WRITTEN REQUEST 1
According to the Swift River update, where did the latest open group meeting take place?

SELECTED TEXT

=-=-=-=-=

This is an update on the latest Swift River open group meeting that took place this morning at the InSTEDD office in Palo Alto. Ushahidi colleague Kaushal Jhalla first proposed the idea behind Swift River after the terrorist attacks on Mumbai last November. Ushahidi has since taken on the initiative as a core project since the goal of Swift River is central to the group’s mission: the crowdsourcing of crisis information.
Kaushal and Chris Blow gave the first formal presentation of Swift River during our first Ushahidi strategy meeting in Orlando last March where we formally established the Swift River group, which includes Andrew Turner, Sean Gourely, Erik Hersman and myself in addition to Kaushal and Chris. Andrew has played a pivotal role in getting Swift River and Vote Report India off the ground and I highly recommend reading his blog post on the initiative.
The group now includes several new friends of Ushahidi, a number of whom kindly shared their time and insights this morning after Chris kicked off the meeting to bring everyone up to speed. The purpose of this blog post is to outline how I hope Swift River moves forward based on this morning’s fruitful session. Please see my previous blog post for an overview of the basic methodology.

=-=-=-=-=

Spatial reasoning records
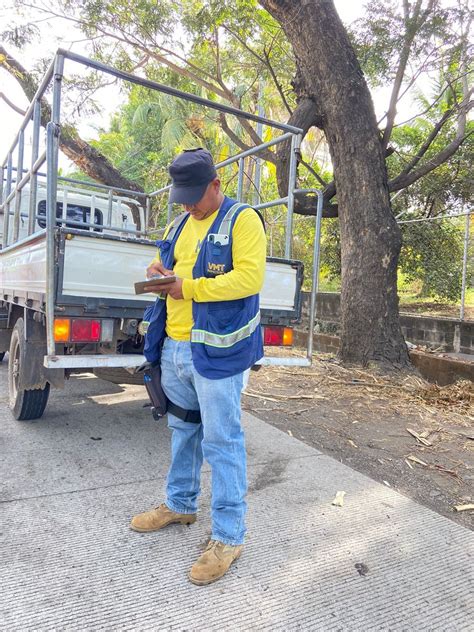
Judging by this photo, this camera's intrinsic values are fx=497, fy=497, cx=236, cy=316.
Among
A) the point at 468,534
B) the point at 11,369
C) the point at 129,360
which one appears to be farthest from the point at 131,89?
the point at 468,534

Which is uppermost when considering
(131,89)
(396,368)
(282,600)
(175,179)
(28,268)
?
(131,89)

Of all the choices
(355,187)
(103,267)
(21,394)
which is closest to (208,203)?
(103,267)

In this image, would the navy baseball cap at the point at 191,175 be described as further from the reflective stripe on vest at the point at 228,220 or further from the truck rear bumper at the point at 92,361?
the truck rear bumper at the point at 92,361

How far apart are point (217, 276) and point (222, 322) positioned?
0.21m

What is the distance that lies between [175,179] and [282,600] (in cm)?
A: 192

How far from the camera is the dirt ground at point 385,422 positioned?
3592 mm

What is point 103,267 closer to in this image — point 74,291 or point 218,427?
point 74,291

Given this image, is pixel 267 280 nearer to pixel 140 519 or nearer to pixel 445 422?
pixel 140 519

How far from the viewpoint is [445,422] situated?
5062mm

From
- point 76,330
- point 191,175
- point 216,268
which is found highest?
point 191,175

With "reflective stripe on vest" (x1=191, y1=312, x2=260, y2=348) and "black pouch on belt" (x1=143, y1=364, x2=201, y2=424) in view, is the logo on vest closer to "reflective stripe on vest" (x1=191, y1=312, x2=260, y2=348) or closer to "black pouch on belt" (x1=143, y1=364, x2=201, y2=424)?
"reflective stripe on vest" (x1=191, y1=312, x2=260, y2=348)

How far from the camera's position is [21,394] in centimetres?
427

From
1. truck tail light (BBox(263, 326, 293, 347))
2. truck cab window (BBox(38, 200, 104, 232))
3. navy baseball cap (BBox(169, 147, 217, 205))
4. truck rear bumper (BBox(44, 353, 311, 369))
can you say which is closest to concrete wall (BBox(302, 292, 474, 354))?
truck tail light (BBox(263, 326, 293, 347))

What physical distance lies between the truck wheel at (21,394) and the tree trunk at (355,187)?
14.7 feet
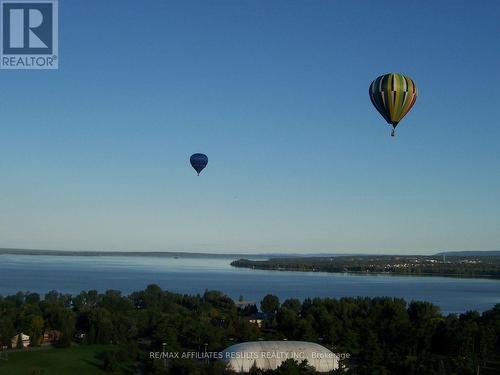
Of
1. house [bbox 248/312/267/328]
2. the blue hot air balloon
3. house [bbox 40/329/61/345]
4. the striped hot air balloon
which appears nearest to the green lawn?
house [bbox 40/329/61/345]

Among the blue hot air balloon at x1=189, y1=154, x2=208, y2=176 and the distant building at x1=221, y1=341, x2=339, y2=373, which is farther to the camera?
the blue hot air balloon at x1=189, y1=154, x2=208, y2=176

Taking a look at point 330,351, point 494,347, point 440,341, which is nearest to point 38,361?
point 330,351

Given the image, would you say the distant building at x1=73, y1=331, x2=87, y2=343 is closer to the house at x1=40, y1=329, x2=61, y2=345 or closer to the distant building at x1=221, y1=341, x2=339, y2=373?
the house at x1=40, y1=329, x2=61, y2=345

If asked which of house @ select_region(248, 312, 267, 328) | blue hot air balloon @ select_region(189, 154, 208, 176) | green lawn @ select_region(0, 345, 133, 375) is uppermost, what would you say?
blue hot air balloon @ select_region(189, 154, 208, 176)

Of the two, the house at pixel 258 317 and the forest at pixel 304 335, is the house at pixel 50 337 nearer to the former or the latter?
the forest at pixel 304 335

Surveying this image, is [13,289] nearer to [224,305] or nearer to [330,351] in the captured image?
[224,305]

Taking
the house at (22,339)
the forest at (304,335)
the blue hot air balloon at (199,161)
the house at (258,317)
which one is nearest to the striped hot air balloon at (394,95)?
the forest at (304,335)

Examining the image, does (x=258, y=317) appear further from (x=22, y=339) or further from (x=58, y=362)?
(x=58, y=362)
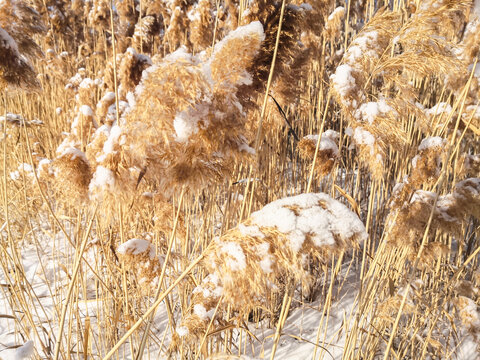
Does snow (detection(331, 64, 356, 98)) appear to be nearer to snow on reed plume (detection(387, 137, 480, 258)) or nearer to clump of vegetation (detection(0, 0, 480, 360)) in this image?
clump of vegetation (detection(0, 0, 480, 360))

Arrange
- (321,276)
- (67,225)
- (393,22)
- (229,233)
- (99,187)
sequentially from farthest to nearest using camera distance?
(67,225) → (321,276) → (393,22) → (99,187) → (229,233)

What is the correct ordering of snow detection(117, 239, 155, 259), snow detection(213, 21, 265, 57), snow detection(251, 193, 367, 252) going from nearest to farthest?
snow detection(251, 193, 367, 252)
snow detection(213, 21, 265, 57)
snow detection(117, 239, 155, 259)

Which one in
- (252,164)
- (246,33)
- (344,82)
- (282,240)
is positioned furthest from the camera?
(344,82)

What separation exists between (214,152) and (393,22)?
0.74 m

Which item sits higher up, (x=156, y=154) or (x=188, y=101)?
(x=188, y=101)

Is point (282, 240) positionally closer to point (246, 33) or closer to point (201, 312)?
point (246, 33)

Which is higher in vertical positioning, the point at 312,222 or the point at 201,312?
the point at 312,222

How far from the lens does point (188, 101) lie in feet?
Result: 2.00

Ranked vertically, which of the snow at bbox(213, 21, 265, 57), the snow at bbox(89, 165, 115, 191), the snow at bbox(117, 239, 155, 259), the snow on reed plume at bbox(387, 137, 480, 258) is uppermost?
the snow at bbox(213, 21, 265, 57)

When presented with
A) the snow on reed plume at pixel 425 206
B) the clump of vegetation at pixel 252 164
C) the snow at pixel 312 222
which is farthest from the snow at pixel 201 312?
the snow on reed plume at pixel 425 206

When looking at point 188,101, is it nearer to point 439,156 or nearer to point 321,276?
point 439,156

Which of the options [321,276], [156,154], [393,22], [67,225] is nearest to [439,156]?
[393,22]

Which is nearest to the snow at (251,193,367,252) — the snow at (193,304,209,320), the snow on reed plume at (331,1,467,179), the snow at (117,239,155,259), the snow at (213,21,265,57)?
the snow at (213,21,265,57)

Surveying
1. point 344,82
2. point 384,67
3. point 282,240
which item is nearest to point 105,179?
point 282,240
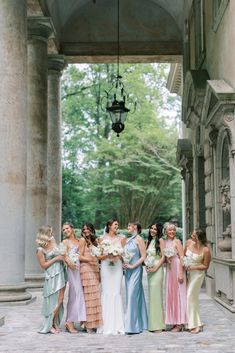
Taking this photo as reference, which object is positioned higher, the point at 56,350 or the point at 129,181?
the point at 129,181

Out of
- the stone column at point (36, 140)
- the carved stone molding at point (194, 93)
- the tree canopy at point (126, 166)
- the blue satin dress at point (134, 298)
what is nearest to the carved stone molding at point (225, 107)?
the carved stone molding at point (194, 93)

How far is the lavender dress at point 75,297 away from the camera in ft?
31.1

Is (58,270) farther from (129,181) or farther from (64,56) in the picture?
(129,181)

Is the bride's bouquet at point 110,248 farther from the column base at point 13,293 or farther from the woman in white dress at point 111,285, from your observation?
the column base at point 13,293

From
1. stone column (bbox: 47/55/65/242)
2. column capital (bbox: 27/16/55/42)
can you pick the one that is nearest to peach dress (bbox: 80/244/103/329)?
column capital (bbox: 27/16/55/42)

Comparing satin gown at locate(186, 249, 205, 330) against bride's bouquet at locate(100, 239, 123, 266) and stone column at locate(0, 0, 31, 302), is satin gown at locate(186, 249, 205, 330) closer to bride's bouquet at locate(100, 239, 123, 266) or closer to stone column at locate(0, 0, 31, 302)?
bride's bouquet at locate(100, 239, 123, 266)

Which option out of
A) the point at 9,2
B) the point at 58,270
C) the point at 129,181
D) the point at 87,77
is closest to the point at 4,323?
the point at 58,270

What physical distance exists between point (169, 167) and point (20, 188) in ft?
89.3

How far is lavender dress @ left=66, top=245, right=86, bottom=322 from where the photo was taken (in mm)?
9484

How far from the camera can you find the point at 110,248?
30.6 ft

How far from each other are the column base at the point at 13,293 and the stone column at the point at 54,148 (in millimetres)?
8181

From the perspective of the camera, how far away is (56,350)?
25.9ft

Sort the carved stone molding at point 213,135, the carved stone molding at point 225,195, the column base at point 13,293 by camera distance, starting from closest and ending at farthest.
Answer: the column base at point 13,293 < the carved stone molding at point 225,195 < the carved stone molding at point 213,135

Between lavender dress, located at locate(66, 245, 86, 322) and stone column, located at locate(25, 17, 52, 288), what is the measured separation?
7015 mm
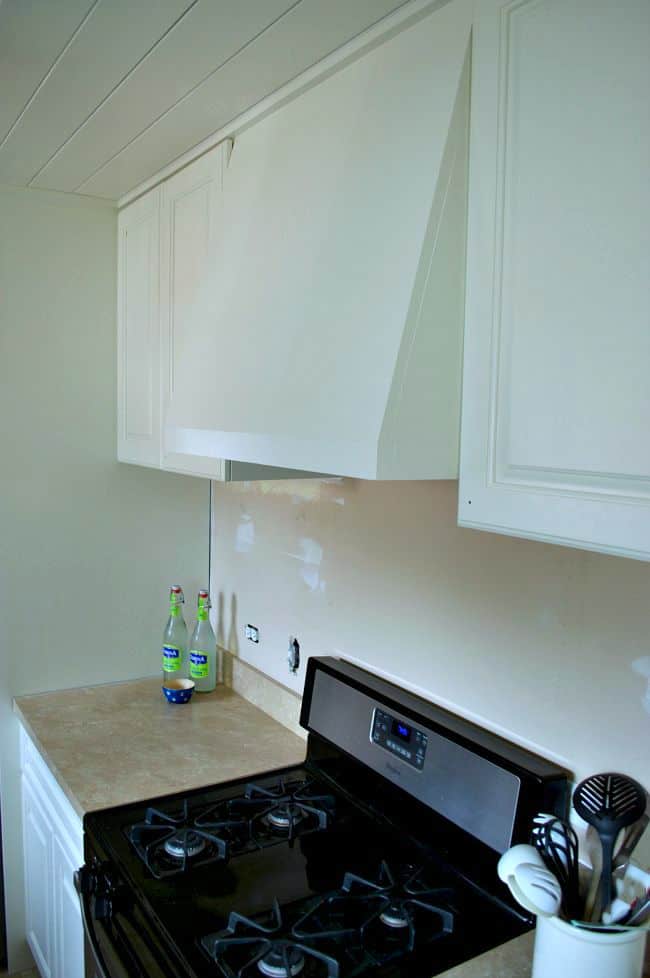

=-=-=-=-=

WRITTEN REQUEST 2
Find each line of the records that contains the word "would".

EXERCISE OUTPUT 1
At the InSTEDD office in Palo Alto.

EXERCISE OUTPUT 2
In this image, would the navy baseball cap at the point at 191,175 be described as further from the reflective stripe on vest at the point at 228,220 or further from the truck rear bumper at the point at 92,361?
Given the image, would you say the distant building at x1=73, y1=331, x2=87, y2=343 is closer to the house at x1=40, y1=329, x2=61, y2=345 or closer to the distant building at x1=221, y1=341, x2=339, y2=373?
If asked which of house @ select_region(248, 312, 267, 328) | blue hot air balloon @ select_region(189, 154, 208, 176) | green lawn @ select_region(0, 345, 133, 375) is uppermost, what would you say?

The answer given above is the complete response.